Проницательный Вольтер в своем Эссе о нравах(1756) подвергает сомнению тот факт, что Александр VI был отравлен, и даже то, что Борджиа вообще использовали яд. Однако, ничуть не смущаясь, он повторяет обвинение в инцесте по отношению к Лукреции и обвиняет Чезаре в преступлениях. Он признает, что некоторые поступки, считавшиеся естественными в то время, имели положительные последствия для Истории. «Александр VI оставил в Европе о себе память более одиозную, чем все нероны и Калигулы вместе взятые, потому что святость его сана делает его гораздо более виновным в его злоупотреблениях. Однако именно ему Рим обязан своим светским величием… Его сын потерял все, чего добился в результате своих преступлений, а Церковь пожинала их плоды…» Но что поражает, так это то, что Церковь тогда не подверглась нападкам: в связи с тем, что большинство князей, министров и военных не остались в накладе, преступления папы их совершенно не интересовали… Одураченный народ шел на богомолье. Сильные мира сего перерезали друг другу горло и грабили. Они считали, что Александр VI ничем от них не отличается, а Святым престолом называли средоточие всех преступлений.

Фридрих II Прусский, действовавший, подобно князьям эпохи Возрождения, с такой же бессовестной ловкостью, еще до своего восшествия на престол в 1740 году написал трактат Анти-Макиавелли,где он отвергает советы, даваемые флорентийским секретарем на примере Чезаре Борджиа. Теоретик Общественного ДоговораЖан-Жак Руссо заклеймил эксплуатацию человека человеком, но при этом считал полезным перечисление заслуживающих порицания поступков Чезаре — народ будет знать, какие злоупотребления могут совершать сильные мира сего, и сможет себя защитить. История Борджиа призывает граждан к бдительности.

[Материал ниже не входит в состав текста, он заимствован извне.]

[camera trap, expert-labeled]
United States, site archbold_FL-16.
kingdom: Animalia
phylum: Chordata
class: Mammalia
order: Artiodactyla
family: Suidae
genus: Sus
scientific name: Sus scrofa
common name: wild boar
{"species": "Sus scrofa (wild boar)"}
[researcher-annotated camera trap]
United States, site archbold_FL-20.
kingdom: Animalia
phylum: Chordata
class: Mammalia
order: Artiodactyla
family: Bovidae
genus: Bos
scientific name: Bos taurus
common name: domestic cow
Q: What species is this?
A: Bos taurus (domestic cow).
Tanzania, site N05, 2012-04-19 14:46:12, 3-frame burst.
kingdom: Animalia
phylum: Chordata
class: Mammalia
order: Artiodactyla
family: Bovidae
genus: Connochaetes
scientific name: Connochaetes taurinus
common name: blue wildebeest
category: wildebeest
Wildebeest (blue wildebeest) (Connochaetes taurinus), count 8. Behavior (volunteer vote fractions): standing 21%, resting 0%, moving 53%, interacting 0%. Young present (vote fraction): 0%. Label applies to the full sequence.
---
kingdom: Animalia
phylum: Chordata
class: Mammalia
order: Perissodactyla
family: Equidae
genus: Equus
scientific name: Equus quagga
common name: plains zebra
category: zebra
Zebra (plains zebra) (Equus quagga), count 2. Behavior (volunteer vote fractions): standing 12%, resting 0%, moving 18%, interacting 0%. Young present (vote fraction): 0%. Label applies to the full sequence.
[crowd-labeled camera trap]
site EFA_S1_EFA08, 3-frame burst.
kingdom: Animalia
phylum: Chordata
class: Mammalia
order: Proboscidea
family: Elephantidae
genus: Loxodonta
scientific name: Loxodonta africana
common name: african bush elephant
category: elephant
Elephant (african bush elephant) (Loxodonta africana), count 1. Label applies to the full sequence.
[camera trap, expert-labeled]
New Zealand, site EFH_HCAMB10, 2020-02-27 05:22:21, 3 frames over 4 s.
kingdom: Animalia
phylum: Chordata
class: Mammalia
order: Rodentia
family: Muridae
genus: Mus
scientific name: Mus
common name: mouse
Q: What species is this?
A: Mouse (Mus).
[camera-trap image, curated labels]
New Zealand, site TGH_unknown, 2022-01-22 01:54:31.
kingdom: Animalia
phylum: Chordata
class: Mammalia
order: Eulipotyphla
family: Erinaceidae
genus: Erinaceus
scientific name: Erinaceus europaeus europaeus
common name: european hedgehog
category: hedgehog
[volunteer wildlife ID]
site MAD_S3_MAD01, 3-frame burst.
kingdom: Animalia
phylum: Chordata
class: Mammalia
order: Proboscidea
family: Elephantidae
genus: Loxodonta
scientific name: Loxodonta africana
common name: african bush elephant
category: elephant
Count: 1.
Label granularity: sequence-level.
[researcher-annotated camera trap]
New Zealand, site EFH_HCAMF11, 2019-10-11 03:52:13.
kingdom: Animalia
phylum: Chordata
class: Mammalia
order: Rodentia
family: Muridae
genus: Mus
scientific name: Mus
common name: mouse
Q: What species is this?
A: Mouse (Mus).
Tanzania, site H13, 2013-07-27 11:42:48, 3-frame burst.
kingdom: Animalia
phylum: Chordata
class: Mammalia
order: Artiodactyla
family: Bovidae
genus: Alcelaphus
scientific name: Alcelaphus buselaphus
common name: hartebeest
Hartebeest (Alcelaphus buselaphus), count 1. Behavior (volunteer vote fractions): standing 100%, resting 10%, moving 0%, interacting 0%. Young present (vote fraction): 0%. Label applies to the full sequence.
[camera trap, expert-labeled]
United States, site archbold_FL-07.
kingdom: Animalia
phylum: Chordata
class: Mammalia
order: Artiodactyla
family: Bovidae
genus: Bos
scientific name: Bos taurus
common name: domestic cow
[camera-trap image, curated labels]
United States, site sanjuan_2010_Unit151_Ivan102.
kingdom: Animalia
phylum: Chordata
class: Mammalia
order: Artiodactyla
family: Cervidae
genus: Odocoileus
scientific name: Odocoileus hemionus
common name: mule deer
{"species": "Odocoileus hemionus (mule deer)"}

Следовало ожидать, что историки и публицисты революционной эпохи будут придерживаться такой же точки зрения. Но когда прошла буря, стало модно размышлять над произведением Макиавелли. В предисловии к большому изданию в Париже, выпущенном в год VI республики, издатель Жироде очень сдержан по отношению к писателю, «который дает уроки деспотам, как бороться с народами и совершенствоваться в искусстве их порабощения». Но, читая его трактат, убеждаешься, что автор — «пылкий и просвещенный патриот». В «Рассуждении о первом десятилетии правления Тита Ливия» флорентиец рассматривает разные формы правления. Он отрицает существование сговора между религией и властью в государствах Церкви: «Рим, бывший когда-то центром мощного и великого государства, подчинившего себе весь мир, оказался во власти выборных старых монархов, из которых ни один не был в состоянии создать крепкое государство… Пусть судят о могуществе властителя, бывшего одновременно наместником Бога, священником, королем, священным законодателем, пророком, наделявшего и жизнью и смертью, связывавшего целые народы и каждого в отдельности неразрывными узами, которые он один имел право и власть разрубить по своему желанию! Пусть все увидят у ног его государей и императоров! В папской тиаре, с ключами святого Петра, со святыми дарами, он простирал свою длань и распространял свою власть почти по всей земле, раздавая народам новые, неожиданно открытые миры, и поэтому он — еще более могущественный, чем те же самые римляне, в чьем городе он жил и которому судьбой было уготовано снова стать столицей Вселенной!»

Макиавелли, осмелившегося осудить власть и преступления «Римского тирана», заклеймило всемирное духовенство, подчинявшееся папству. Французская республика смогла отомстить за него. Уничтожив могущество пап, она защищала при этом еще и интересы Италии, действуя подобно Макиавелли — по словам Жироде, его единственным желанием было достижение блага для своей родины через освобождение от национальных деспотов и чужеземных завоевателей. Его пример вдохновил Французскую республику. Необходимость обеспечения внешней безопасности «заставила нас, — продолжает издатель, — сначала захватить Рейн от его истока до устья и сделать его границей, сделать своими союзниками Голландию и Швейцарию и лигу республик от Базеля до Неаполя».

В свете этих соображений французам пришлось, конечно же, пересмотреть свое мнение о Макиавелли, но еще и о герцоге де Валентинуа. Они разделяют сожаления флорентийца, что «преждевременной была смерть нескольких удачливых разбойников и этого Александра и его ужасного сына». Ведь разве Чезаре не пытался уничтожить тиранию в светском государстве, которое он позже мог бы сделать свободным?

Так родилось понятие об исторической относительности. В его свете яснее видишь намерения Макиавелли и понимаешь авантюризм Чезаре Борджиа. Традиционное представление об этом ужасном семействе значительно изменилось.